California Oil Lobbying_01152025_1
Oil companies killed a California bill that would've held them accountable for natural disasters. AGUSTIN PAULLIER/AFP

After a record-breaking year for fossil-fuel industry lobbying, oil companies killed the Polluters Pay Climate Cost Recovery Act of 2024, a bill that would have forced the largest carbon polluters to contribute to a fund that would pay for climate disasters, according to a report.

The "polluter pay" bill was one of the most targeted measures during the 2023-24 legislative session, according to reporting by the Guardian. Two companies, oil producer Chevron and Western States Petroleum Association, the largest fossil-fuel trade group in California, shelled out $30 million to lobby against the bill.

Furthermore, just 57 companies are effectively responsible for 80% of greenhouse gas emissions, the Guardian reported.

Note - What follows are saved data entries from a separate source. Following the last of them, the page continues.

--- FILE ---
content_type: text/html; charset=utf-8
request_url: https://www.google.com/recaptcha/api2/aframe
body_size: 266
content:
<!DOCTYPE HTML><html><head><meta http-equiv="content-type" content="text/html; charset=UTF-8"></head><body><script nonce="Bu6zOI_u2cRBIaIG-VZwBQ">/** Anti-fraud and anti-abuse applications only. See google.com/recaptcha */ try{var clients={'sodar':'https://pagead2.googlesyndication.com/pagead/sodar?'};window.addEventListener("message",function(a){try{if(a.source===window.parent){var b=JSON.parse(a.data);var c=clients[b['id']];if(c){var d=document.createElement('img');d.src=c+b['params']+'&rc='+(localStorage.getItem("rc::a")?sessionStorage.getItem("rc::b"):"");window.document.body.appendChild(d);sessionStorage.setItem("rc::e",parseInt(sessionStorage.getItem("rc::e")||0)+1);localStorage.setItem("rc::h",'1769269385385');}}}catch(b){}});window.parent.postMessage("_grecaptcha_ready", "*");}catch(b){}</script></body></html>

"Accountability is an existential threat to their business model, and their business model is an existential threat to all of us, and that's the bottom line," Meghan Sahli-Wells, the California director of Elected Officials To Protect America, a progressive environmental advocacy group, told the Guardian.

Fossil-fuel industry lobbying in California spiked to record levels during the 2023-24 legislative session, and the polluter pay bill was among the most targeted pieces of legislation, a Guardian review of state lobby filings found.

Advocates are hopeful the latest wildfire disaster, which has killed at least 25 people and destroyed thousands of homes and structures across Los Angeles, will breathe new life into the bill.

"The latest fire shows exactly how Californians are paying for climate destruction, not just with budget dollars, but with their lives, and it shows exactly why we need ... to put the cost back on polluters" Kassie Siegel, an attorney for the Center for Biological Diversity, added.